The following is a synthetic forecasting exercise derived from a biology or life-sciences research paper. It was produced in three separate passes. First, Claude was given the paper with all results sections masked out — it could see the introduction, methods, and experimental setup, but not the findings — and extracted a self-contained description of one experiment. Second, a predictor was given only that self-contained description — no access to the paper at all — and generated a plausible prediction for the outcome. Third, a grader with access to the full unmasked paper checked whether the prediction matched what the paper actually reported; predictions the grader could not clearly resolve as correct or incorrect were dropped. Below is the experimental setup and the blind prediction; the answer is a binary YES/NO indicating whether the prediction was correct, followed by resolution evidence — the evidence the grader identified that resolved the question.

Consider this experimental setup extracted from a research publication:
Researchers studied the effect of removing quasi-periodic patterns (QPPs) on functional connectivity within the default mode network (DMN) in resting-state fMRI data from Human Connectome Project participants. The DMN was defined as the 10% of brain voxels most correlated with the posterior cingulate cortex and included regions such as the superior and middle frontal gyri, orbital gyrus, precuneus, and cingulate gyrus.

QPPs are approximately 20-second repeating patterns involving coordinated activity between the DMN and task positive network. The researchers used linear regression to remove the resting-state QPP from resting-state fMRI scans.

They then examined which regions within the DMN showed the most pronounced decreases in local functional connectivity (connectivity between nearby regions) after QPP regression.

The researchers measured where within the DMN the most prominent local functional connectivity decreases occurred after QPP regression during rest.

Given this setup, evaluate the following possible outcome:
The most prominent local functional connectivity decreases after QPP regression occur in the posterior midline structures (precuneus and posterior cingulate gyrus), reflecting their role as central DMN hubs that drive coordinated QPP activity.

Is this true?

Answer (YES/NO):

+--

**THE PROBLEM:** The reply must hold exactly the lines from the one containing "Consider this experimental" to the last line of the entries, and nothing more.

**EXERCISE OUTPUT:**
Consider this experimental setup extracted from a research publication:
Researchers studied the effect of removing quasi-periodic patterns (QPPs) on functional connectivity within the default mode network (DMN) in resting-state fMRI data from Human Connectome Project participants. The DMN was defined as the 10% of brain voxels most correlated with the posterior cingulate cortex and included regions such as the superior and middle frontal gyri, orbital gyrus, precuneus, and cingulate gyrus.

QPPs are approximately 20-second repeating patterns involving coordinated activity between the DMN and task positive network. The researchers used linear regression to remove the resting-state QPP from resting-state fMRI scans.

They then examined which regions within the DMN showed the most pronounced decreases in local functional connectivity (connectivity between nearby regions) after QPP regression.

The researchers measured where within the DMN the most prominent local functional connectivity decreases occurred after QPP regression during rest.

Given this setup, evaluate the following possible outcome:
The most prominent local functional connectivity decreases after QPP regression occur in the posterior midline structures (precuneus and posterior cingulate gyrus), reflecting their role as central DMN hubs that drive coordinated QPP activity.

Is this true?

Answer (YES/NO):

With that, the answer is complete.